This probably isn't the right place to talk about this(angst ladden no loger do I feel dirty after looking at myspace), but I want to speak of this.
I hate me. I really hate me.
In the chat room I have discussed someone I love with some of you, BKS, Prince Laridus Konivaich(Ada I think), Proletariat mostly. And I speak of her again.
I suppose I should tell the backstory first. I was a senior at our school and she came as a new student. She joined the varsity quiz team which I was a member. The first day of practice and she suggests that we genocide be used to silence some annoying members of the team. My jaw dropped. Only I would say something that violent. Perhaps she is like me. First semester goes by. At the very end of it, during a fire drill she pokes me and laughs. What? More time goes by. Start of Science Olympiad, and she signs up, which surprised me but I thought was good. Later in one of the meetings she grrrs at me. This can't be. State Science olympiad competitions come. I say something about destroying all life, and she asks what about her. As the award ceremony ends I'm giving high fives to the team, she comes. Graps hand, hold, eyes meet, emotional warmth. Time passes. I ask her to prom, and was happy there, not that we did anything aside from cuddle. Then we don't actually do anything except communicate. She breaks up with her boyfriend, although I'm positive I didn't have anything to do with it. If someone asks, I'll explain why I think so. And it continues with only communication. The Science Olympiad nationals come. We break off before and after the events. We made out, but didn't have sex. Almost did. maybe stopping was a mistake. Too late now I suppose. After science olympiad we do communicate, but that is all. Although, we did agree to be in a relationship.

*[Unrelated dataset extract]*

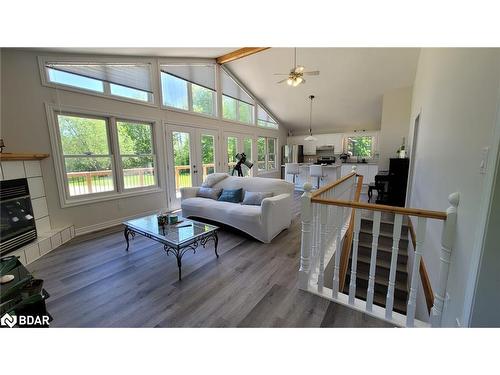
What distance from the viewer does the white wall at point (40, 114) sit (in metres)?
2.75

We said we should do something after school ends. The first week passes, I stupidly say nothing. Until today.
But before I ask her about going out, she tells me that she's got back together with her old boyfriend. I suspected they were moving together, since she mentioned that they were going out. Ok, maybe we can still hang out(was this what I was thinking at the time? I don't remeber and looking over the conversation doesn't remind me). I'm moving toward suggesting it, and she says it's a bad idea. I asked why. She said because she would kiss me. Afterward, I was very cruel, advertantly at least that's what I remember. Worse I went back on what I said before. She called me out, and I apologised. I am such a fool. For a while, pain. Now, hmmm. Very little resentment. Just emptiness and isolation with minimal prospect of escape from it. Fortunately, her summer is looking up since she is going to be around her boyfriend. He makes her very, and if that can make me happy without a shred of reservations consistantly much will be better. But I still don't think that would be enough. How not to miss her presence? That is something I need to do, but don't want to. Hmmf, I suppose it would be better if I did this on my own, oh well.
Take that for what you will. And someone please comment on this, at least if you want to.